Dallas Herald - Second Dallas Herald (1886-1888)

Second Dallas Herald (1886-1888)

The Herald papers had been missing from the Dallas scene for barely more than a month when an item appeared in the Morning News on January 14, 1886 noting that “the first number of the Dallas Daily Herald made its appearance last evening. It is a crisp, bright paper of twenty-eight columns, in a nice new dress . . . .” Meanwhile the Morning News continued running daily notices from Herald Publishing Company and A. H. Belo & Co. (publishers of the Morning News), dated November 30, 1885, to the effect that the Herald had turned over its subscription list to the Morning News and that the Morning News would fulfill those subscriptions with its own editions and solicited former Herald subscribers to become Morning News subscribers. These notices did not cease until early April.

M. H. Claytor operated this Herald for a few months. Claytor had been manager of the San Antonio Evening Times and in his Herald editorials often advocated for prohibition.
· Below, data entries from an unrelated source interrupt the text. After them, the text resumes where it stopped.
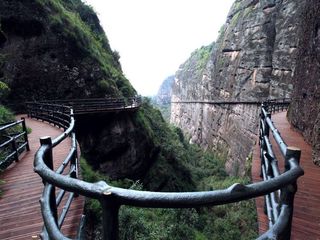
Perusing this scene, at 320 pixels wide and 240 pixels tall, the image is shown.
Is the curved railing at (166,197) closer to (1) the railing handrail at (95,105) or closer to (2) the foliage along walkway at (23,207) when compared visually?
(2) the foliage along walkway at (23,207)

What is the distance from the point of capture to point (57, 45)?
2331 cm

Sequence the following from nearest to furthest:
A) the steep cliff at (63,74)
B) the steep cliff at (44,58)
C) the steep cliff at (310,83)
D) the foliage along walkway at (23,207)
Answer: the foliage along walkway at (23,207), the steep cliff at (310,83), the steep cliff at (63,74), the steep cliff at (44,58)

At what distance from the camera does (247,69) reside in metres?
38.2

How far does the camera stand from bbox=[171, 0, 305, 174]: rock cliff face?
3225cm

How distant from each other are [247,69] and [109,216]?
39143 millimetres

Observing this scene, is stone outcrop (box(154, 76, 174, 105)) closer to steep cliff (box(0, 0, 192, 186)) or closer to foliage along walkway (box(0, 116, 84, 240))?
steep cliff (box(0, 0, 192, 186))

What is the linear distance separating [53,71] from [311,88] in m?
18.9

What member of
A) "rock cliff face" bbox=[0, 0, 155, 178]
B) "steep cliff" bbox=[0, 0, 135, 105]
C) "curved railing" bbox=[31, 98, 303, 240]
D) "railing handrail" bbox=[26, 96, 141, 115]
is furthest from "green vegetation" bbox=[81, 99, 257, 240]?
"curved railing" bbox=[31, 98, 303, 240]

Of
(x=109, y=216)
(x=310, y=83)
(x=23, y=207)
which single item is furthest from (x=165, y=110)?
(x=109, y=216)

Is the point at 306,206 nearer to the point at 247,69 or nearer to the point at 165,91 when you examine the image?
the point at 247,69

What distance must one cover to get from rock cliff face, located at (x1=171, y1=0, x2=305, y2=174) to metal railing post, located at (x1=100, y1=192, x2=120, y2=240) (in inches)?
1242

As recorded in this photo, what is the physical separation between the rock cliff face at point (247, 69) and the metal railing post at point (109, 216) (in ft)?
103

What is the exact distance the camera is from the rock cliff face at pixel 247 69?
106ft

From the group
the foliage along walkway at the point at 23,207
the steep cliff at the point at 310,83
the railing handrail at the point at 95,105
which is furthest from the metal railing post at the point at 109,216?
the railing handrail at the point at 95,105
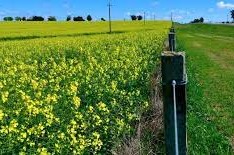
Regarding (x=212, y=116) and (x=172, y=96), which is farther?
(x=212, y=116)

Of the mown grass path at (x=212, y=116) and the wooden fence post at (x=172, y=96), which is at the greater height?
the wooden fence post at (x=172, y=96)

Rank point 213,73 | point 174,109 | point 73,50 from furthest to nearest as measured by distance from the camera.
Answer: point 73,50 < point 213,73 < point 174,109

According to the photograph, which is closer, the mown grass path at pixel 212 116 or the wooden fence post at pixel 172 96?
the wooden fence post at pixel 172 96

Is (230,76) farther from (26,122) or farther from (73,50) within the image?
(26,122)

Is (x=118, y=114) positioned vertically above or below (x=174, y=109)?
below

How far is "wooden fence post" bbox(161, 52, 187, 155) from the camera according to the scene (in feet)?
14.3

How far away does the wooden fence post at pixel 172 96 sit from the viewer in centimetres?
436

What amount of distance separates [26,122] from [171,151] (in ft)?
6.54

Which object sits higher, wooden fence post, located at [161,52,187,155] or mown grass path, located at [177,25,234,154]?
wooden fence post, located at [161,52,187,155]

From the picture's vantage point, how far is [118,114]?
7.29 metres

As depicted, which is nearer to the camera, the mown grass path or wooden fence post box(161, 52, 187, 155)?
wooden fence post box(161, 52, 187, 155)

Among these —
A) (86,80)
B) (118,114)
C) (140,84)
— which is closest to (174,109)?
(118,114)

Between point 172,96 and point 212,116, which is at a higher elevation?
point 172,96

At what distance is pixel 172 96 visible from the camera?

On June 7, 1886 it was acquired by Lafayette Lumpkin Foster, a journalist and then speaker of the Texas House of Representatives.

Foster was joined that fall by Charles Edwin Gilbert, secretary of the Texas Press Association and editor of the Abilene Reporter in Abilene, Texas. Gilbert's Herald differed from its major competitor, the Morning News, by sometimes publishing one or more extra editions to report important news and in its appearance: while the Morning News was producing pages of solid gray type broken only by advertising, the Herald used wider columns and broke up its columns with small illustrations. Gilbert also was a prohibitionist and would not accept advertising for beer or other alcohol.

The paper lasted through the next year but merged with the Dallas Times to form the Daily Times-Herald, which began publication on January 2, 1888 and which eventually was renamed the Dallas Times Herald and dropped the hyphen.